Tuesday, December 21, 2010

Romania Plans to Sell Euro Debt in First Quarter

Romania plans to sell euro- denominated bonds in the first quarter, as part of three-year notes program worth 7 billion euros ($9.2 billion), Deputy Finance Minister Bogdan Dragoi said.

The Finance Ministry will pick organizers for the program early next year, after the administration selected a group of legal firms last week to advise it on the sale, Dragoi said in an interview in Bucharest today.

Romania delayed the first sale of the euro-denominated bonds initially scheduled for the fourth quarter until 2011 after resuming the search for a legal adviser following a challenge to the selection process. The country plans to turn to international markets twice next year to help fund a budget deficit of 4.4 percent of gross domestic product agreed with its international lenders, Dragoi said on Nov. 29.

The government is looking for funds on external markets after demand fell for leu-denominated debt in the second half of this year because of a self-imposed yield cap of 7 percent. The ministry dropped the cap last month and has paid a yield of as much as 7.3 percent as an increase in value-added tax has raised expectations that inflation will accelerate.

Bond Program

The government, which turned to the International Monetary Fund and the European Union for a 20 billion-euro bailout last year, wanted to raise at least 1 billion euros in euro- denominated bonds from the first sale in the EMTN program, former Finance MinisterSebastian Vladescu said on Aug. 26.

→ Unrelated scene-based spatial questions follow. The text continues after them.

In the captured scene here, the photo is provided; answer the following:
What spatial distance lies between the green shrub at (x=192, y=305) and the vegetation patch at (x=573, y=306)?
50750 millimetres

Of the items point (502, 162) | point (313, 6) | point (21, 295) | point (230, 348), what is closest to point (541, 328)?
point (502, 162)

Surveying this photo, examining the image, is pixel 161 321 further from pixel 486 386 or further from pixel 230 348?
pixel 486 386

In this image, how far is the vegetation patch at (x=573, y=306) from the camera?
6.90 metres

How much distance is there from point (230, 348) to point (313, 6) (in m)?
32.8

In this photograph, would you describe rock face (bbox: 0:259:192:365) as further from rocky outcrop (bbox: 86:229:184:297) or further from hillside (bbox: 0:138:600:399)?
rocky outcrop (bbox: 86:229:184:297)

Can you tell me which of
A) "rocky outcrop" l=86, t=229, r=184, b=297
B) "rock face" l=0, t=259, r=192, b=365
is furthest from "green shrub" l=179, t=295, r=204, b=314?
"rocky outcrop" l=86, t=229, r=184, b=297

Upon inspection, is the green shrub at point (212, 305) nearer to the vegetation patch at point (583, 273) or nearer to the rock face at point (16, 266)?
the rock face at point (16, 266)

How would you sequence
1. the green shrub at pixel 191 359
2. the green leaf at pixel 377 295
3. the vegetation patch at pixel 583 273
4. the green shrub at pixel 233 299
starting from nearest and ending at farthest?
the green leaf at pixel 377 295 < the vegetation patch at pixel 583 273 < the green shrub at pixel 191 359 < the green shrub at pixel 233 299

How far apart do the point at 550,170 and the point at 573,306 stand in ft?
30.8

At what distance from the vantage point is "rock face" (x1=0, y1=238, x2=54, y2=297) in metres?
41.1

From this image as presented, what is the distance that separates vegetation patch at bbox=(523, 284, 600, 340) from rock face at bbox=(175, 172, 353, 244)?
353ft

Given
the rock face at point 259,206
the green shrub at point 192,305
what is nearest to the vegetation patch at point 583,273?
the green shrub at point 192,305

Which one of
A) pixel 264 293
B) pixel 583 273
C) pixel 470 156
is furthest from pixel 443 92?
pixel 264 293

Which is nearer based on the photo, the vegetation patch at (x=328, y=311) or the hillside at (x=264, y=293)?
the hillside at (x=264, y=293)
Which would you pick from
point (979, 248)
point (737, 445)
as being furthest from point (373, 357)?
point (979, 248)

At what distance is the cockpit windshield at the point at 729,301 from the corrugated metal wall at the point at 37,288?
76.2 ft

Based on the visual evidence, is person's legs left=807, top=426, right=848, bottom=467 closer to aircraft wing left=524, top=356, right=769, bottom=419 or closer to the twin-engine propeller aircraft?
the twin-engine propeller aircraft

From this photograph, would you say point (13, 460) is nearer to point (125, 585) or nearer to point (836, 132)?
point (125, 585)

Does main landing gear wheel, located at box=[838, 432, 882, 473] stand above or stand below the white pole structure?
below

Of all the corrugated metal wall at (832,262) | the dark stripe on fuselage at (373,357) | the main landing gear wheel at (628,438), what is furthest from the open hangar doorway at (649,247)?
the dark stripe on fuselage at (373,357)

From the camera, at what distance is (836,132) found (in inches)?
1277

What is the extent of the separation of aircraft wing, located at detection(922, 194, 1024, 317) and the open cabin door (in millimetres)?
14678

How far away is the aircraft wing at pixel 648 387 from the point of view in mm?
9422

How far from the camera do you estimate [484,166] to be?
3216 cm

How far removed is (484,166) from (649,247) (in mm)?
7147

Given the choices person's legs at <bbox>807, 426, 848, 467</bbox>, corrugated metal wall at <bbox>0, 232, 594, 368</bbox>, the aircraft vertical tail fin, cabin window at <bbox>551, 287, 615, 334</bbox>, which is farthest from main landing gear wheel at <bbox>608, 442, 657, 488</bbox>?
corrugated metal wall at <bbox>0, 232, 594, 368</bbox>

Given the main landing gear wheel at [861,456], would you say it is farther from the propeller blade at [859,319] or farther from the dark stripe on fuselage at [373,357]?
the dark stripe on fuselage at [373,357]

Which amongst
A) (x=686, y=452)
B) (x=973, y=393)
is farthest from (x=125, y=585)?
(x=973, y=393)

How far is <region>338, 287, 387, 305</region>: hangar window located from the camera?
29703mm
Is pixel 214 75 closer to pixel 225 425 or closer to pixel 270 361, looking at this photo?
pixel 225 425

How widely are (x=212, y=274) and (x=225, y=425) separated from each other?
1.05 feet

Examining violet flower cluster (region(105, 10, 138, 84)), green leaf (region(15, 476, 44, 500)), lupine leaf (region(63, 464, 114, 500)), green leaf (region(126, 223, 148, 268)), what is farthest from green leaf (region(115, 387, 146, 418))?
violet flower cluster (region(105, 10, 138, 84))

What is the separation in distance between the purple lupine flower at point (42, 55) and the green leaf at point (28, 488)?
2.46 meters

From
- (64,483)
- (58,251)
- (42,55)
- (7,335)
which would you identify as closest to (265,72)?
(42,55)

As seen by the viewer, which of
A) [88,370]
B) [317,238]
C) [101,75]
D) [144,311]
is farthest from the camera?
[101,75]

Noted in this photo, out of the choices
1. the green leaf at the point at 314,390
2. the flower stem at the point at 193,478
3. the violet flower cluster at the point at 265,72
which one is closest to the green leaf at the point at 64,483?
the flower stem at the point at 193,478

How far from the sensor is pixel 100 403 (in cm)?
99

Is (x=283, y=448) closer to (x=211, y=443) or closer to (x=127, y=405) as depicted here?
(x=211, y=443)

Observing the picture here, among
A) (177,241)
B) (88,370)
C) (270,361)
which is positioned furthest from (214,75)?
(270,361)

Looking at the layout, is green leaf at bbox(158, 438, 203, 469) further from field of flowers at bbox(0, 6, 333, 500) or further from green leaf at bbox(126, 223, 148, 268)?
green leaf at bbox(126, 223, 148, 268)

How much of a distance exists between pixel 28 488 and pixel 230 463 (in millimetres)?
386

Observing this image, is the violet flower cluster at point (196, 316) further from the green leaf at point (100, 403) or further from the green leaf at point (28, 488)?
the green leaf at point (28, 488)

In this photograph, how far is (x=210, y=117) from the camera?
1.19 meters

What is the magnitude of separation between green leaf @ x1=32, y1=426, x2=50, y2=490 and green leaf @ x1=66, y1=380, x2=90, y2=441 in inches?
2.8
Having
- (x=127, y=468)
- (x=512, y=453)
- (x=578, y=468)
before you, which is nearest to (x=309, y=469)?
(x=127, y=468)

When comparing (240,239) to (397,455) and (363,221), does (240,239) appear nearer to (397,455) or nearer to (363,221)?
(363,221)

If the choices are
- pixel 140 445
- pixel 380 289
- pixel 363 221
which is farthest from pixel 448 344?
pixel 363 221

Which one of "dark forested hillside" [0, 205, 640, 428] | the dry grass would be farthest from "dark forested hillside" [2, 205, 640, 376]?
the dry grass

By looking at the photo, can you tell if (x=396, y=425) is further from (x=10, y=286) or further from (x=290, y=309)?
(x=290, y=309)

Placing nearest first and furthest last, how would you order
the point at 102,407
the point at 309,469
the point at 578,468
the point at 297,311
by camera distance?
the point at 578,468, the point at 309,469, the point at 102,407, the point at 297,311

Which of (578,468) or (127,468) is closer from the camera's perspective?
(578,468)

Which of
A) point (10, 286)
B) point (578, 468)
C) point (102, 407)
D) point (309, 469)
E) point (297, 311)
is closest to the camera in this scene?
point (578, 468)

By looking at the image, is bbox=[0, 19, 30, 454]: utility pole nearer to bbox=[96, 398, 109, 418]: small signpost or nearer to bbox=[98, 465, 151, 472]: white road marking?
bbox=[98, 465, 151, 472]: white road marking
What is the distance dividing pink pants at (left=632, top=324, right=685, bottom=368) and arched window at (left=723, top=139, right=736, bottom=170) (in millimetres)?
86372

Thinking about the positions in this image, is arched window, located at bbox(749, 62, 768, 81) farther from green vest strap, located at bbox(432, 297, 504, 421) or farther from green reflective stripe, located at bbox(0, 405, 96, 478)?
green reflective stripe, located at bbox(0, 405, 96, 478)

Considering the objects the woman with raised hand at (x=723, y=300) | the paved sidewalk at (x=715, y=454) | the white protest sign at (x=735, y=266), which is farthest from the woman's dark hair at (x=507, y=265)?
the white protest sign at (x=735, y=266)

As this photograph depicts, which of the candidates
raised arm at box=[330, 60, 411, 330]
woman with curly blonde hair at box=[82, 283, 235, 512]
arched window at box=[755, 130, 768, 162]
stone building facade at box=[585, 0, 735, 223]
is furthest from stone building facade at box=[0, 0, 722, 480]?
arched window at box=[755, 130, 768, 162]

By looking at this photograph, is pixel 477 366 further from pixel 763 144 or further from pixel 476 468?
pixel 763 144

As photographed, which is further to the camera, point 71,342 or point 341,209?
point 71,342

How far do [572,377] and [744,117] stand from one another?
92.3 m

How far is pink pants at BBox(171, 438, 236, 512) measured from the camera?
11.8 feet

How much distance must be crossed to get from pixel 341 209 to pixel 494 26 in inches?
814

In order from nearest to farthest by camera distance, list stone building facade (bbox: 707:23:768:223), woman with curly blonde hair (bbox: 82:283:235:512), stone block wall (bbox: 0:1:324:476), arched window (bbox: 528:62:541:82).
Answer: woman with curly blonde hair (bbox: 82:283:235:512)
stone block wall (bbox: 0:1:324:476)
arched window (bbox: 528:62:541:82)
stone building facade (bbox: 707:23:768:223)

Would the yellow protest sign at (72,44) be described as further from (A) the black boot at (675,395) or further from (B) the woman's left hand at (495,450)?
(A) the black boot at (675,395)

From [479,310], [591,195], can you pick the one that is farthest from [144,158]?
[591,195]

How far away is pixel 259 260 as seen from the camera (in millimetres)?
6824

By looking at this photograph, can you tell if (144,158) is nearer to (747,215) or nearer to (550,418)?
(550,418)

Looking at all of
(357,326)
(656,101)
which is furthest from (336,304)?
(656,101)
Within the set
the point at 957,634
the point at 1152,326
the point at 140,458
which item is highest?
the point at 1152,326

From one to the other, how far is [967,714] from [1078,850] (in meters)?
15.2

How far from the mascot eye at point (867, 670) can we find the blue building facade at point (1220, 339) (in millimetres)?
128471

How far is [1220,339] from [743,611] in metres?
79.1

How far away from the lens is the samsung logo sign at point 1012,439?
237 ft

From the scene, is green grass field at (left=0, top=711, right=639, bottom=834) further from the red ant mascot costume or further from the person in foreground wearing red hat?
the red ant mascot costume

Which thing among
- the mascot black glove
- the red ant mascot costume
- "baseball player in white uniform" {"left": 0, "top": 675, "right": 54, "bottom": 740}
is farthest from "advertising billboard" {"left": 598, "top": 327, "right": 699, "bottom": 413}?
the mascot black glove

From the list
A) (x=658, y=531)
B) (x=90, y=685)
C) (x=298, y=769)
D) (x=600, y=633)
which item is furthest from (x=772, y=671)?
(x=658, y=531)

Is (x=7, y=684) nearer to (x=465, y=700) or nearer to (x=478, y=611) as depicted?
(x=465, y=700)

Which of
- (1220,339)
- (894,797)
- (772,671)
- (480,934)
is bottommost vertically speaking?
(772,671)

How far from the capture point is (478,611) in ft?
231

The sales were held up after law firms challenged the results of an original tender to select the legal adviser. The ministry selected Vienna-based Erste Group Bank AG and Paris- based Societe Generale SA to arrange the sale.

Romania last tapped international markets in March when it sold 1 billion euros of five-year bonds paying a 5 percent coupon in the country’s biggest debt offering. The bonds have dropped since the sale, lifting the yield to 5.308 percentage points today, from 4.91 percentage points when they were sold, Bloomberg data show.

The ministry has sold about 3 billion lei ($920 million) in leu-denominated treasuries of the 4.6 billion lei planned for this month after dropping the 7 percent yield cap. Average yields have ranged from 6.88 percent to 7.17 percent as Dragoi signalled the administration wants to shape a previously flat yield curve.

“It seems like a yield curve is forming for the leu- denominated Treasuries given the good results we’ve seen at the past auctions,” Dragoi said.